I put my head down and walk straight for Bur Oak Village. Though the exterior palisade has mostly been repaired, the inner palisades are little more than a collection of flimsy blackened logs, leaning against one another, ready to topple at any instant. Our People believe that the souls of lost warriors move into trees, and it is these trees that we cut for palisade logs, thereby surrounding our villages with standing warriors. I ache for these lost souls. They must feel as though they, too, failed in their duty to protect the People.
Reed Marsh is alive with birdsong. Snow coats the cattails. They are glistening white stalks in a sea of shallow blue water. I can make out the largest birds that perch upon the stems. Hawks. They sway in the cold breeze, hunting the marsh for breakfast.
Voices drift from inside Bur Oak Village. The council is still in session, awaiting my return. I pick up my pace. Wampa guards the gate. She has seen twenty-four summers and wears a slate gray cape decorated with brown spirals. A war club is tucked into her belt, but she also carries a bow and quiver slung over her left shoulder. She has already cut her black hair in mourning—as I will do later today. It hangs in irregular locks around her oval face, highlighting her wide mouth and narrow lips … which press tightly together as I approach.
I ask, “How is the council proceeding?”
A dusting of dark gray ash continues to fall, coating the snow. Gitchi trots through the gates ahead of me and into the plaza, where he stands looking back, waiting.
Unlike the mourners, Wampa stares straight at me, but there is curiosity behind her gaze, as though she’s not quite sure how to respond to me. Me. A friend of more than fifteen summers. Guardedly, she says, “I haven’t heard much shouting. That’s a good sign.”
“Generally, yes. Though this morning I think it’s because no one has the strength to shout. We’re all still staggering about like ducks hit in the head with rocks.”
As I try to pass by, Wampa grips my sleeve to stop me, and whispers, “Sky Messenger, tell me the truth.”
The warriors on the catwalk above us stop, and start to gather, seeking to listen to our conversation. Four men and two women, bows and quivers slung over their shoulders, look down at us.
“I know very little, Wampa. The council hasn’t decided—”
“We lost around three thousand warriors yesterday. What are we going to do? There are barely three hundred trained warriors left in the entire Standing Stone nation. The rest are children and elders barely strong enough to draw back—”
“That is what the council is discussing, Wampa. Give them time.”
With a faint tinge of panic in her voice, she says, “I’ve heard that Chief Atotarho still has four thousand warriors. Four thousand of the eight thousand he started with. Do you think that’s true?”
The catwalk erupts with the low hiss of conversations.
Reluctantly, I nod, and Wampa swallows hard.
“That’s the best estimate we have. Two thousand of his warriors were from Coldspring, Riverbank, and Canassatego villages—the villages that made peace with us. And we think another two thousand died in the battle. That leaves four thousand.
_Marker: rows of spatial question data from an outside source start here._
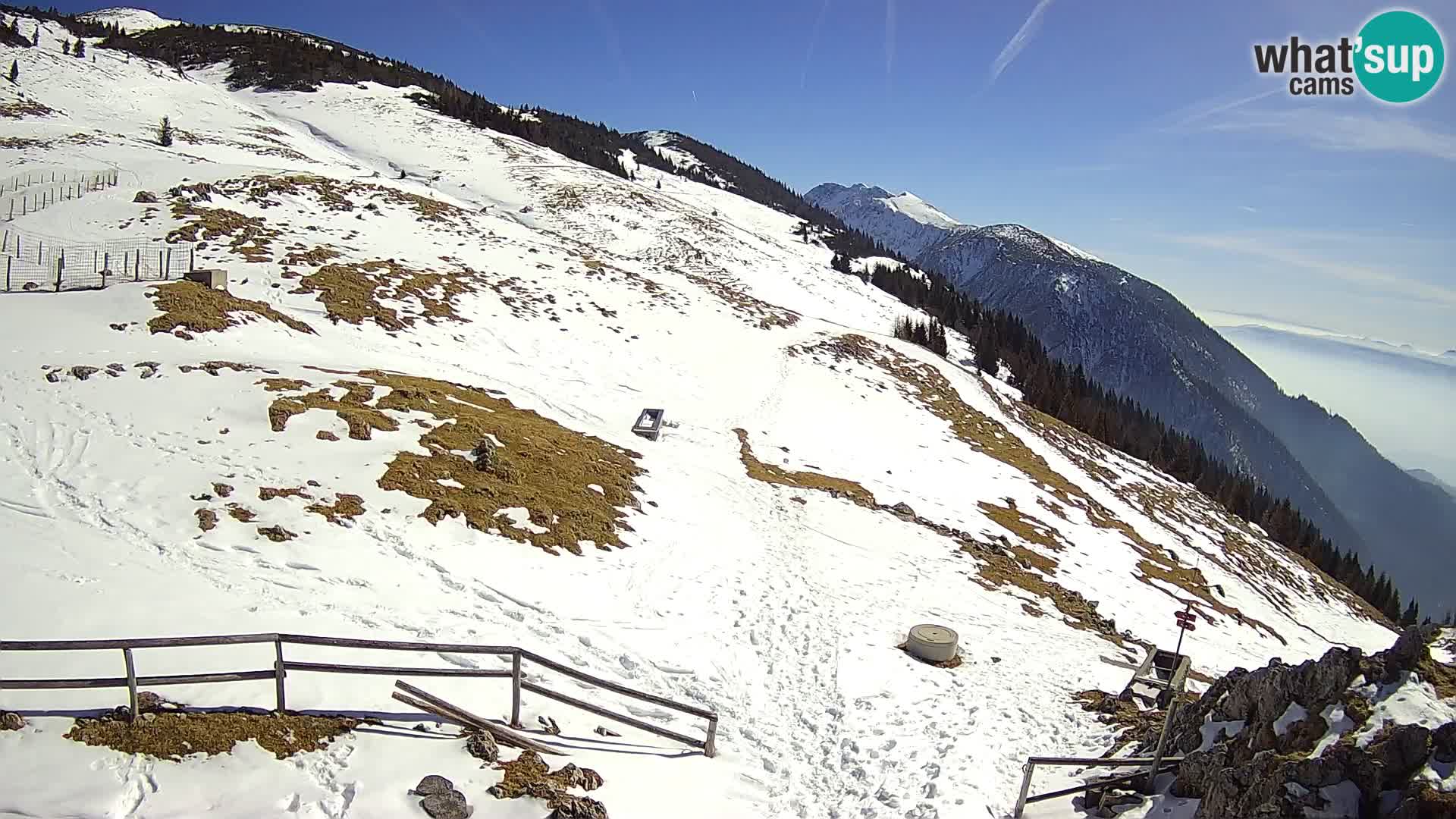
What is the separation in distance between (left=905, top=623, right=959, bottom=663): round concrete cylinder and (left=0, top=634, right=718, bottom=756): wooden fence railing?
20.0ft

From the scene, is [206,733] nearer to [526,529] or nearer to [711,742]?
[711,742]

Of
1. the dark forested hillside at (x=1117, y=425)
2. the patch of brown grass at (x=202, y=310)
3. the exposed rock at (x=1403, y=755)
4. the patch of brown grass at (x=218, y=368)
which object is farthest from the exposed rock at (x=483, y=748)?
the dark forested hillside at (x=1117, y=425)

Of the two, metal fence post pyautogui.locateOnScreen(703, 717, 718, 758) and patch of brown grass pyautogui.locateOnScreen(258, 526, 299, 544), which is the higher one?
patch of brown grass pyautogui.locateOnScreen(258, 526, 299, 544)

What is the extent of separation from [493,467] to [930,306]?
291ft

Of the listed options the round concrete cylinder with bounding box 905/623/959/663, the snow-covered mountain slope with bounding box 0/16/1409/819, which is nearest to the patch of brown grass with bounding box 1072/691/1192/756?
the snow-covered mountain slope with bounding box 0/16/1409/819

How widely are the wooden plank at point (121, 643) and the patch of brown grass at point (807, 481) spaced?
726 inches

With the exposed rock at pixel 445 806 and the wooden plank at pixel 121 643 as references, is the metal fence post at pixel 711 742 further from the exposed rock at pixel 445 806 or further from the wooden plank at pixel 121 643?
the wooden plank at pixel 121 643

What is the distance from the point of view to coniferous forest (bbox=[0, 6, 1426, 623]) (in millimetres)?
70000

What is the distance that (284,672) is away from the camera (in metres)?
7.92

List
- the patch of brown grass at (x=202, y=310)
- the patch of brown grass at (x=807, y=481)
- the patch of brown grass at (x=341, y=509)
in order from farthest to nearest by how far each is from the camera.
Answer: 1. the patch of brown grass at (x=807, y=481)
2. the patch of brown grass at (x=202, y=310)
3. the patch of brown grass at (x=341, y=509)

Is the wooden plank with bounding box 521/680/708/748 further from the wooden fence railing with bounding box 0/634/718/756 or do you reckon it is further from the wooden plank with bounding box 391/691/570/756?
the wooden plank with bounding box 391/691/570/756

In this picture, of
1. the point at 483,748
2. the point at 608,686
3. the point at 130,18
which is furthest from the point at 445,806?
the point at 130,18

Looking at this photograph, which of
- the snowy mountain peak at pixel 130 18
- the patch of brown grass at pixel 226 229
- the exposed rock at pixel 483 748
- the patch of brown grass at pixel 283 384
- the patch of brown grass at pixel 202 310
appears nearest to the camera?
the exposed rock at pixel 483 748

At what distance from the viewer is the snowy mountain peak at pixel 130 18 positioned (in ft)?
450
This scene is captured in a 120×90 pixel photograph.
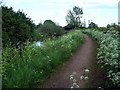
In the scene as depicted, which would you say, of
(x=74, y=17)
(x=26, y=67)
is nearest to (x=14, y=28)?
(x=26, y=67)

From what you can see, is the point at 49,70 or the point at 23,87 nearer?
the point at 23,87

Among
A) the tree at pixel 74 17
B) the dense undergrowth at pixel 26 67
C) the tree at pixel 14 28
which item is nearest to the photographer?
the dense undergrowth at pixel 26 67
Our scouts tried to count the warriors still alive as they fled through the forest yesterday, but no one knows how accurate that number is.”
She releases my sleeve and slowly lowers her hand to rest on the hilt of the war club tucked into her belt. “Even if the true number is half that…”
She doesn’t have to finish. We both know what it means.
I fold my arms across my chest and stare down at her with my brows lowered. “The great warrior woman hasn’t given up, has she?”
“Of course not. We’re going to survive this. I just don’t have the faintest idea how. The Flint People are leaving”—she flings a hand in the direction of Baji, but I dare not look—“and I’ve heard that Zateri’s faction of the Hills People will also be heading home to their villages. It’s foolish for us to remain here. Maybe we should abandon Bur Oak and Yellowtail villages and go with them?”
I shake my head. “That notion has already been entered into the council, Wampa. Chief Yellowtail suggested it, and High Matron Kittle objected. Despite our hasty battlefield alliance with Matron Zateri’s faction yesterday, Kittle does not trust the Hills People. She said our newfound alliance is too uncertain, and that if we move there and they change their minds, we will be surrounded by enemies. There are so few of us left, we can’t risk it.”
“Then perhaps the Flint People? Chief Cord—”
“He is a good friend, yes. But our alliance with the Flint People is just as precarious. While Cord may continue to support us, we have no way of knowing what the other Flint matrons or chiefs will do once they hear that our nation was almost exterminated yesterday. They may use it as an opportunity to finish the job.”